直接将浮点变量分配为十六进制整数与通过指针转换分配之间的区别

Question

I was investigating the structure of floating-point numbers, and I've found that most of compilers use IEEE 754 standard to store floating point numbers. And when I tried to do:

float a=0x3f520000; //have to be equal to 0.8203125 in IEEE 754
printf("value of 'a' is: %X [%x] %f\n",(int)a,(int)a, a);

it produces the result:

value of 'a' is: 3F520000 [3f520000] 1062338560.000000

but if I try:

int b=0x3f520000;
float* c = (float*)&b;
printf("value of 'c' is: %X [%x] %f\r\n", *(int*)c, *(int*)c, c[0]);

it gives:

value of 'c' is: 3F520000 [3f520000] 0.820313

The second try gave me the right answer. What is it wrong with the first try? And why does the result differ from that when I cast int to float via pointer?

Answer 1

_{[Note: This answer assumes C, not C++, which have different rules]}

With

float a=0x3f520000;

you take the integer value 1062338560 and the compiler will convert it to 1062338560.0f .

If you want hexadecimal floating point constant you must use exponent-format using the letter p . As in 0x1.a40010c6f7a0bp-1 (which is the hexadecimal notation for 0.820313 ).

What happens with

int b=0x3f520000;
float* c = (float*)&b;

is that you break strict aliasing and tell the compiler that c is pointing to a floating-point value (the strict aliasing break is because b isn't a floating point value). The compiler will then reinterpret the bits in *c as a float value.

Answer 2

The difference is that the first converts the value ( 0x3f520000 is the integer 1062338560), and is equivalent to this:

float a = 1062338560;
printf("value of 'a' is: %X [%x] %f\n",(int)a,(int)a, a);

The second reinterprets the representation of the int - 111111010100100000000000000000 - as being the representation of a float instead.
(It's also undefined, so you shouldn't expect it to do anything in particular.)

Answer 3

0x3f520000 is an integer constant. When assigned to a float, the integer is converted.

Answer 4

Some more proper example of how to convert in the second case:

#include <stdio.h>
#include <string.h>
#include <stdint.h>

int main() {
  uint32_t fi = 0x3f520000;
  float f;
  memcpy(&f, &fi, sizeof(f));
  printf("%.7g\n", f);
}

it prints:

0.8203125

so that is what you expected.

The approach I used is memcpy that is the safest for all compilers and best choice for modern compilers (GCC since approx. 4.6, Clang since 3.x) that interpret memcpy as "bit cast" in such case and optimize it in a efficient and safe way (at least in "hosted" mode). That's still safe for older compilers, but not nessessarily efficient in the same way; some can prefer cast through union or ever through different pointer type. On dangers of that ways, see here or generally search "type punning and strict aliasing".
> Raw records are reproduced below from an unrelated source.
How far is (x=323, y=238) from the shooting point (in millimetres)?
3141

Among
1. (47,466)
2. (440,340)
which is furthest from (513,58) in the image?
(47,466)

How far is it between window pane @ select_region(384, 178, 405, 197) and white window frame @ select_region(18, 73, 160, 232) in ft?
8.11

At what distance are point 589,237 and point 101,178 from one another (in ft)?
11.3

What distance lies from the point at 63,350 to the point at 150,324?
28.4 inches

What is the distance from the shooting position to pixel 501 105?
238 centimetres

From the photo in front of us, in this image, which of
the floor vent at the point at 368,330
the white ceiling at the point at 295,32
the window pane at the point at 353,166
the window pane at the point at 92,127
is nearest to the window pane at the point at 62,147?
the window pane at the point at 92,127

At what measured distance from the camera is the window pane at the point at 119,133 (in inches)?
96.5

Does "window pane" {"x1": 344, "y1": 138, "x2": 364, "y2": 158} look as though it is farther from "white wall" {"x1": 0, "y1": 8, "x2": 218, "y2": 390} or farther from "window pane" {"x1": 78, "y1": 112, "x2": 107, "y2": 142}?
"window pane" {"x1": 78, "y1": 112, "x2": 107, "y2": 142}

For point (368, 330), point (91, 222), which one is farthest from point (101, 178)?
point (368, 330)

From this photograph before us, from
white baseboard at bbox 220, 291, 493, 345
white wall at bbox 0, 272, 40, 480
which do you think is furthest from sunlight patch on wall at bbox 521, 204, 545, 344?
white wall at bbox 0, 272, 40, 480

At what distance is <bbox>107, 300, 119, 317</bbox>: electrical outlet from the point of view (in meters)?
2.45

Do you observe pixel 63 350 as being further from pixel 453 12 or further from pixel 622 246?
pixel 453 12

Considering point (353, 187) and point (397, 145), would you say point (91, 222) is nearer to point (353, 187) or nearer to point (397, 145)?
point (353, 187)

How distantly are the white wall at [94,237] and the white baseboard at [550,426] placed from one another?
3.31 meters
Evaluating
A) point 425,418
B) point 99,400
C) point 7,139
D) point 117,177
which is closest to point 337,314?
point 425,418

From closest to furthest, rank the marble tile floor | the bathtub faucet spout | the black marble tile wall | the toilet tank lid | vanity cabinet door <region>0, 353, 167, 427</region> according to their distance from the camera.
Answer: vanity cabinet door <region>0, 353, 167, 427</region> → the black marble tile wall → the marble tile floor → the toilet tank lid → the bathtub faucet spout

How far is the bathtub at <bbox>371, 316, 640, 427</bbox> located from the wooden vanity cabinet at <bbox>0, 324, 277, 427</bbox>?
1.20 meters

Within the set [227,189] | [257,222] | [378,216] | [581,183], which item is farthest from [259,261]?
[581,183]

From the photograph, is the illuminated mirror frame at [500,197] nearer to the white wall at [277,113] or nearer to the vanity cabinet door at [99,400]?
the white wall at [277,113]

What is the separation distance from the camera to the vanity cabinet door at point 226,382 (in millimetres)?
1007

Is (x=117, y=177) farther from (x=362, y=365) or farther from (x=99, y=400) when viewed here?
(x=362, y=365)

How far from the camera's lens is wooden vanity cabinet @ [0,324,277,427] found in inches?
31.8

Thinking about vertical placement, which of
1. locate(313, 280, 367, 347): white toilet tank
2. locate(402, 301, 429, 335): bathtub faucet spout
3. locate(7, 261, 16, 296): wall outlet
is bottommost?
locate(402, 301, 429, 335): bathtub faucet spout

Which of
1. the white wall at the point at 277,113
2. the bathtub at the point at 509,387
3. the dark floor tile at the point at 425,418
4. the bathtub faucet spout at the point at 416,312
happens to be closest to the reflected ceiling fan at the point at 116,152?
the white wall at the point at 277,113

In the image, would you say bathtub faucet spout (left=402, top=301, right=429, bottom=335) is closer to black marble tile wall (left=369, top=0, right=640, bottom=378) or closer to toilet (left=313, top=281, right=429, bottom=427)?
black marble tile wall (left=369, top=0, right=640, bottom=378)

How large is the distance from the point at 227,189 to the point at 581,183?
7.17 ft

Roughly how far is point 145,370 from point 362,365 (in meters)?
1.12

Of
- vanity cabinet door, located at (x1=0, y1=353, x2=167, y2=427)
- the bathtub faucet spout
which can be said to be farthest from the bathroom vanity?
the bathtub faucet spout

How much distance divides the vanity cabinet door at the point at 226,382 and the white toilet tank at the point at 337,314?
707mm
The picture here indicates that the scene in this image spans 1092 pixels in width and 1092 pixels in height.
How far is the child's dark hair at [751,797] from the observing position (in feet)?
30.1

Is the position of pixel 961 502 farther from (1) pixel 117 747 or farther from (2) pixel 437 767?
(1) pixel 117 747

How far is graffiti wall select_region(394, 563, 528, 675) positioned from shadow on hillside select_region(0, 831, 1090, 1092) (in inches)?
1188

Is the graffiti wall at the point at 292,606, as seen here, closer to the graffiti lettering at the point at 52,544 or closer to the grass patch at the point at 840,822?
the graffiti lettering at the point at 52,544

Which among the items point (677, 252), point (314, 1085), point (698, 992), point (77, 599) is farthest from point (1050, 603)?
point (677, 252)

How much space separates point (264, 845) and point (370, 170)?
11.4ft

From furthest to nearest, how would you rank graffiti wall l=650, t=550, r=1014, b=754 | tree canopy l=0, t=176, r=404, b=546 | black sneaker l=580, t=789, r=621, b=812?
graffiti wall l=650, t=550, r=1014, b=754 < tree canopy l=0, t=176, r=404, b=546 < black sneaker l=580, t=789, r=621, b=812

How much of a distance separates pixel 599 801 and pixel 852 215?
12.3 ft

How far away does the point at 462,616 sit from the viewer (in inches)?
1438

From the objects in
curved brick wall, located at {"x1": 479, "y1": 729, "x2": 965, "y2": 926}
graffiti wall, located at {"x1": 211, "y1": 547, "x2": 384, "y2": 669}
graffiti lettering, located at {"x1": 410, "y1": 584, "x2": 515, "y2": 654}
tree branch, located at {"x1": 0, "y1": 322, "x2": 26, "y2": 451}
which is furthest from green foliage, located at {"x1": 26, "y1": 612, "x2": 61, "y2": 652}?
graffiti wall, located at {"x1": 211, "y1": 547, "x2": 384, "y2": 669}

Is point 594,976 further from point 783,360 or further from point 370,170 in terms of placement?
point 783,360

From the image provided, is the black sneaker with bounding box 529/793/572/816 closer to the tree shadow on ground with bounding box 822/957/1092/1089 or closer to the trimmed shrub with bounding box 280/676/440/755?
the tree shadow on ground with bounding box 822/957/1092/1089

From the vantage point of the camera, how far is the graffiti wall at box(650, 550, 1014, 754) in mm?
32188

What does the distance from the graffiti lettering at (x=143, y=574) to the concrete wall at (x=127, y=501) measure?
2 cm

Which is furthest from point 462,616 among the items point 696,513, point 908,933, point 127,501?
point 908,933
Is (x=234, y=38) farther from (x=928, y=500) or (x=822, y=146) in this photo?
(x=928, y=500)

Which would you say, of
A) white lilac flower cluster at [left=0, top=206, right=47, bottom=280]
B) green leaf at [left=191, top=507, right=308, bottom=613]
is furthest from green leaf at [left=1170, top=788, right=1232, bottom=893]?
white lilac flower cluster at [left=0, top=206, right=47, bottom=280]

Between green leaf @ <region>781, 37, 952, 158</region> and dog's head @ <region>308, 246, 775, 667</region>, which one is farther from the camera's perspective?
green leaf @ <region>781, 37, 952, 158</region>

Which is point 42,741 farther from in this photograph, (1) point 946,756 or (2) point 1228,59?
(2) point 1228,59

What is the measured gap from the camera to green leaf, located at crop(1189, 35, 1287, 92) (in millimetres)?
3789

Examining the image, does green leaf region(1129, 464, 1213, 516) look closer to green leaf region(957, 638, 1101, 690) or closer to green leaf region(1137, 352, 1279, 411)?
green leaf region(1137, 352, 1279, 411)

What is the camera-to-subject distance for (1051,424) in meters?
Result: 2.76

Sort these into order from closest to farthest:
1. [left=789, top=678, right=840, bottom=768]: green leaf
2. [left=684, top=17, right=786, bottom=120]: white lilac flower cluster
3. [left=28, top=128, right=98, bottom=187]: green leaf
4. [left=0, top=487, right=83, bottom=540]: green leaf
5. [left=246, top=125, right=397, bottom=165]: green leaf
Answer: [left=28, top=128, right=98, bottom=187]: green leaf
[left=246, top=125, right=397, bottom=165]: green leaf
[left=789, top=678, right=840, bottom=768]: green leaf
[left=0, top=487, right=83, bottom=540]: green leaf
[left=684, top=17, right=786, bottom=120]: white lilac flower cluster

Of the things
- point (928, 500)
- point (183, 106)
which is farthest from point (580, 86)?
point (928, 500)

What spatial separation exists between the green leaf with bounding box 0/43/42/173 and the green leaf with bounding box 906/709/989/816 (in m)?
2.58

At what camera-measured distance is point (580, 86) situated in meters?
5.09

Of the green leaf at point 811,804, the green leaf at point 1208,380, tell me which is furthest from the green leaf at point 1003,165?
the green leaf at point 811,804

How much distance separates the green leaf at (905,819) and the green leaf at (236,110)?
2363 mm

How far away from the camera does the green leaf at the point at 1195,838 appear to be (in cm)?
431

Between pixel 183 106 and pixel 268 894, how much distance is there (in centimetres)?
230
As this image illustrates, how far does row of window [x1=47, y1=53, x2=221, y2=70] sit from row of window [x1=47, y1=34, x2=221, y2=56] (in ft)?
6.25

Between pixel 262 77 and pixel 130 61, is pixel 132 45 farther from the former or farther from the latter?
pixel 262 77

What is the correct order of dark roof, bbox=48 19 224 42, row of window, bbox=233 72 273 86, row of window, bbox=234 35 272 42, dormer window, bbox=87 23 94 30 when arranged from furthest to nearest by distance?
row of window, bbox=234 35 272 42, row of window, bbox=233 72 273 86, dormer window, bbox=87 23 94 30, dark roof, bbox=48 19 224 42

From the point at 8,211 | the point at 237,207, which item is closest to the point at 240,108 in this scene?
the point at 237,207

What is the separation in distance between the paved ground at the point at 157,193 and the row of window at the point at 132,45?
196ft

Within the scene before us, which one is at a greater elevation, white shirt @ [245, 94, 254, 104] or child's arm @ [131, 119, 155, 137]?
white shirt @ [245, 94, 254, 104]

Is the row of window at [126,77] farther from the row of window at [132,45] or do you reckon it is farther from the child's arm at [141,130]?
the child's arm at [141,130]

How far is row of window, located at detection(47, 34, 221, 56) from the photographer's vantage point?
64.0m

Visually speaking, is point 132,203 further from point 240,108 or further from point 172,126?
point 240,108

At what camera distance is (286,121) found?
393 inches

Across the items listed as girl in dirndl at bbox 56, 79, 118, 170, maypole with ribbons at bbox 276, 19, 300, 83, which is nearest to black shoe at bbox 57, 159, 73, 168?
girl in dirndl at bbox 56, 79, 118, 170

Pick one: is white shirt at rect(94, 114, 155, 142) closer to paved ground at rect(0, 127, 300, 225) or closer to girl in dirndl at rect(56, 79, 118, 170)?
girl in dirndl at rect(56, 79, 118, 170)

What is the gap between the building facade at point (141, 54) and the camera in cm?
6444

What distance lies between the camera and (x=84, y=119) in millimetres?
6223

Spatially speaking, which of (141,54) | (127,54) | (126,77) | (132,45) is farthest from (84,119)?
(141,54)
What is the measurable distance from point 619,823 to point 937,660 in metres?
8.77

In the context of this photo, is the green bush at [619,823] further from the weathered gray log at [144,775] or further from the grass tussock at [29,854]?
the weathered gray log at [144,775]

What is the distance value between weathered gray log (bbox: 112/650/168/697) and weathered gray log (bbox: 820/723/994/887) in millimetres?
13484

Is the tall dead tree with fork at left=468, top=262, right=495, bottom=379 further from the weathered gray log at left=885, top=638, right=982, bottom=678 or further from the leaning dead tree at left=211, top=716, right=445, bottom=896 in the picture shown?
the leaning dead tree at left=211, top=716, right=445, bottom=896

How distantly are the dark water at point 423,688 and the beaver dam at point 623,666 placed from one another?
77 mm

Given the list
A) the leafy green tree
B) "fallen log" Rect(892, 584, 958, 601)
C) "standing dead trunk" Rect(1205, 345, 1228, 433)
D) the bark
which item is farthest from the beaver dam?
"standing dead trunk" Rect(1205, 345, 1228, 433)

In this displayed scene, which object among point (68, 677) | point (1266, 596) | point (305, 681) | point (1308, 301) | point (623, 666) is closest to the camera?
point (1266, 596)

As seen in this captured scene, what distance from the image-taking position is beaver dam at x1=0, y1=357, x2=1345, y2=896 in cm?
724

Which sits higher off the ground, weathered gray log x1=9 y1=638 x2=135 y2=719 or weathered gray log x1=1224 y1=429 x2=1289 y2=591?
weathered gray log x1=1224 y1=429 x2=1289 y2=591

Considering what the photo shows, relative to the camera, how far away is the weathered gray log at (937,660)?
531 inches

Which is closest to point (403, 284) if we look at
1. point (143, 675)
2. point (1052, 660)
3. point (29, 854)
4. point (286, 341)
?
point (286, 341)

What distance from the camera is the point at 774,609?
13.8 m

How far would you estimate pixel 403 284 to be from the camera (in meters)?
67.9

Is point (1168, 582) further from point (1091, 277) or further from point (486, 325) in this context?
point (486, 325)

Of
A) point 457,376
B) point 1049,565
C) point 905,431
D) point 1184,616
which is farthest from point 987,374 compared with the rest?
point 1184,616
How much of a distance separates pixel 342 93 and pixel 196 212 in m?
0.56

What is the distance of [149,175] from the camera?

(Also, there could be some weird platforms that suffer from endianness issue that integer endianness differs from float one; ones that have byte different than 8 bits, and so on. I don't consider them here.)

UPDATE: I was starting answering to initial version of the question. Yep, bit casting and value conversion will give principally different results. That's how float numbers work.